REQUIRED WORK
Transcribe the records below character for character, including every line and answer. Omit the pictures from your output.

THE RECORDS
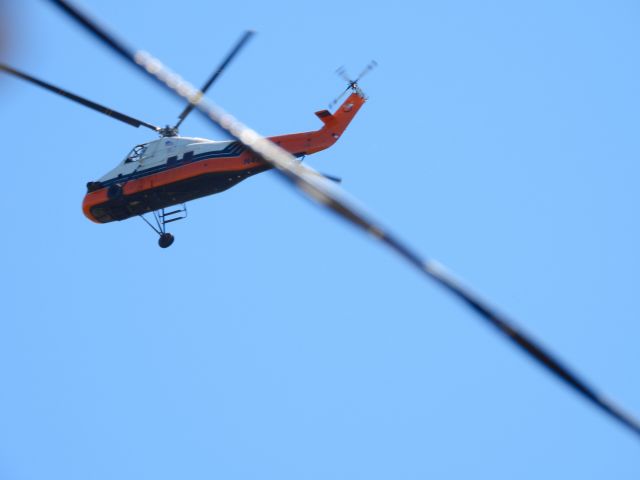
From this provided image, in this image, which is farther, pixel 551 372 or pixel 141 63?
pixel 141 63

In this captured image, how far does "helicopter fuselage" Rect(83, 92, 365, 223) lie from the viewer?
35625mm

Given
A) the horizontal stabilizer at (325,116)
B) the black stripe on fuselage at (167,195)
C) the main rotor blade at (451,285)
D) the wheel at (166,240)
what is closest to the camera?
the main rotor blade at (451,285)

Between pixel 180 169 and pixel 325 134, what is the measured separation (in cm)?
601

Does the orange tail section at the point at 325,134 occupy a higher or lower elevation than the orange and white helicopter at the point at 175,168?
higher

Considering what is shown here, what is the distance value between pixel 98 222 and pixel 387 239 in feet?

ANSWER TO THIS TASK
From this provided image, in this image, which is farther, pixel 551 372 or pixel 141 63?
pixel 141 63

In this captured image, how far does "helicopter fuselage" Rect(83, 92, 365, 223) lie from the viewer?
35625mm

Given
A) the horizontal stabilizer at (325,116)
B) the black stripe on fuselage at (167,195)
C) the main rotor blade at (451,285)
D) the wheel at (166,240)
what is closest to the camera?
the main rotor blade at (451,285)

Between pixel 180 169 and pixel 325 134, what is the measured separation (in cm)?
601

Does the orange tail section at the point at 325,134 occupy a higher or lower elevation than the orange and white helicopter at the point at 175,168?
higher

Considering what is shown here, what is the distance value between pixel 98 222 and pixel 387 239 in feet?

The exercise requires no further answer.